======== Records supplied ========

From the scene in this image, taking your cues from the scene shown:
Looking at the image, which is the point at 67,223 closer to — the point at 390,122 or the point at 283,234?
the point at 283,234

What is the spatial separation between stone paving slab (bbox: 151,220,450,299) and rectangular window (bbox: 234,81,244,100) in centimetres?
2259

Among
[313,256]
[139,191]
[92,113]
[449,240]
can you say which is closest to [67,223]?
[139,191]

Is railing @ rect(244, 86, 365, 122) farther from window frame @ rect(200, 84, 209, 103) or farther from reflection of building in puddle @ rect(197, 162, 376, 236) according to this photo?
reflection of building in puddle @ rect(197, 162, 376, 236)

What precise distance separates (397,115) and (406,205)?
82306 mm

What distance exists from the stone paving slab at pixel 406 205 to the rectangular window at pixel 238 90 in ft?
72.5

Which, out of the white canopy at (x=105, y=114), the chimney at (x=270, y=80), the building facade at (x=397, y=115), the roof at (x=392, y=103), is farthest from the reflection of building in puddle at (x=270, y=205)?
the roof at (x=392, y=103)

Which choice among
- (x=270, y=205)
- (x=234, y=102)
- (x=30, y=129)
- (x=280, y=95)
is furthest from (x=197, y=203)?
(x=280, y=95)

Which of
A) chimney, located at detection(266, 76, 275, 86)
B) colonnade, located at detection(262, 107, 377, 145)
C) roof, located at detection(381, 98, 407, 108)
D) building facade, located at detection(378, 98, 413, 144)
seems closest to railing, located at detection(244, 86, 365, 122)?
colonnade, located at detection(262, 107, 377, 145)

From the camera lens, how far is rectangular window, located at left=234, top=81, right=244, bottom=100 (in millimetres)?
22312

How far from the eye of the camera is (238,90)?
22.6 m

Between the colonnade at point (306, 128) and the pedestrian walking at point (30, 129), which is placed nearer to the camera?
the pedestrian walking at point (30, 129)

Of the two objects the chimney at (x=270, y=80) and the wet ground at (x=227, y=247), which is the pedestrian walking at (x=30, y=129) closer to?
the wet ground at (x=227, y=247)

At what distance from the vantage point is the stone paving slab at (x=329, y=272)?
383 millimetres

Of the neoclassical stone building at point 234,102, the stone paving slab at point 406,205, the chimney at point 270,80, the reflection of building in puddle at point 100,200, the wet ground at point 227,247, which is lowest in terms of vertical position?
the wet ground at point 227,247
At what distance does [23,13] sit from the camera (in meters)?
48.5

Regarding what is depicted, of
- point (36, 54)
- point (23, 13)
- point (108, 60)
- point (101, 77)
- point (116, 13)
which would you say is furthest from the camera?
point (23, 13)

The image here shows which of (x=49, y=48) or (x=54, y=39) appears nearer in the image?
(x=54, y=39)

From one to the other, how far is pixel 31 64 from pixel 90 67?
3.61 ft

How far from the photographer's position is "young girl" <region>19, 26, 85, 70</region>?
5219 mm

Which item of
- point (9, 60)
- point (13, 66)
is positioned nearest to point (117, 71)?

========

Required work: Extract all of the data shown above without alteration.

Solution below:
From the scene in this image, taking your cues from the scene shown:
Looking at the image, which is the point at 67,223 closer to — the point at 390,122 or the point at 283,234?
the point at 283,234

What is the spatial separation between stone paving slab (bbox: 151,220,450,299) and rectangular window (bbox: 234,81,244,100) in centimetres?
2259

Among
[313,256]
[139,191]
[92,113]
[449,240]
can you say which is closest to [67,223]?
[139,191]

Is railing @ rect(244, 86, 365, 122) farther from window frame @ rect(200, 84, 209, 103) or farther from reflection of building in puddle @ rect(197, 162, 376, 236) according to this photo?
reflection of building in puddle @ rect(197, 162, 376, 236)

What precise distance separates (397,115) and (406,205)?
82306 mm

What distance exists from the stone paving slab at pixel 406 205 to the rectangular window at pixel 238 90 in ft?
72.5

Which, out of the white canopy at (x=105, y=114), the chimney at (x=270, y=80), the building facade at (x=397, y=115), the roof at (x=392, y=103), is farthest from the reflection of building in puddle at (x=270, y=205)?
the roof at (x=392, y=103)

Which choice among
- (x=270, y=205)
- (x=234, y=102)
- (x=30, y=129)
- (x=280, y=95)
is furthest from (x=197, y=203)?
(x=280, y=95)

Which of
A) chimney, located at detection(266, 76, 275, 86)
B) colonnade, located at detection(262, 107, 377, 145)
C) roof, located at detection(381, 98, 407, 108)
D) building facade, located at detection(378, 98, 413, 144)
seems closest to railing, located at detection(244, 86, 365, 122)?
colonnade, located at detection(262, 107, 377, 145)

From the camera lens, how far is rectangular window, located at left=234, top=81, right=244, bottom=100 (in millimetres)?
22312

How far from the eye of the camera is (238,90)?
22.6 m

Between the colonnade at point (306, 128) and the pedestrian walking at point (30, 129), which is placed nearer to the camera?
the pedestrian walking at point (30, 129)

Of the two objects the chimney at (x=270, y=80) and the wet ground at (x=227, y=247), which is the pedestrian walking at (x=30, y=129) closer to?
the wet ground at (x=227, y=247)

At what distance from the vantage point is the stone paving slab at (x=329, y=272)?
383 millimetres

Of the neoclassical stone building at point 234,102, the stone paving slab at point 406,205, the chimney at point 270,80, the reflection of building in puddle at point 100,200, the wet ground at point 227,247, which is lowest in terms of vertical position?
the wet ground at point 227,247
At what distance does [23,13] sit from the camera (in meters)?
48.5

Regarding what is depicted, of
- point (36, 54)
- point (23, 13)
- point (108, 60)
- point (101, 77)
- point (116, 13)
which would you say is furthest from the camera?
point (23, 13)

The image here shows which of (x=49, y=48) or (x=54, y=39) appears nearer in the image?
(x=54, y=39)

From one to the other, how far is pixel 31 64 from pixel 90 67?
3.61 ft

How far from the photographer's position is "young girl" <region>19, 26, 85, 70</region>?
5219 mm

Which item of
- point (9, 60)
- point (13, 66)
is positioned nearest to point (117, 71)?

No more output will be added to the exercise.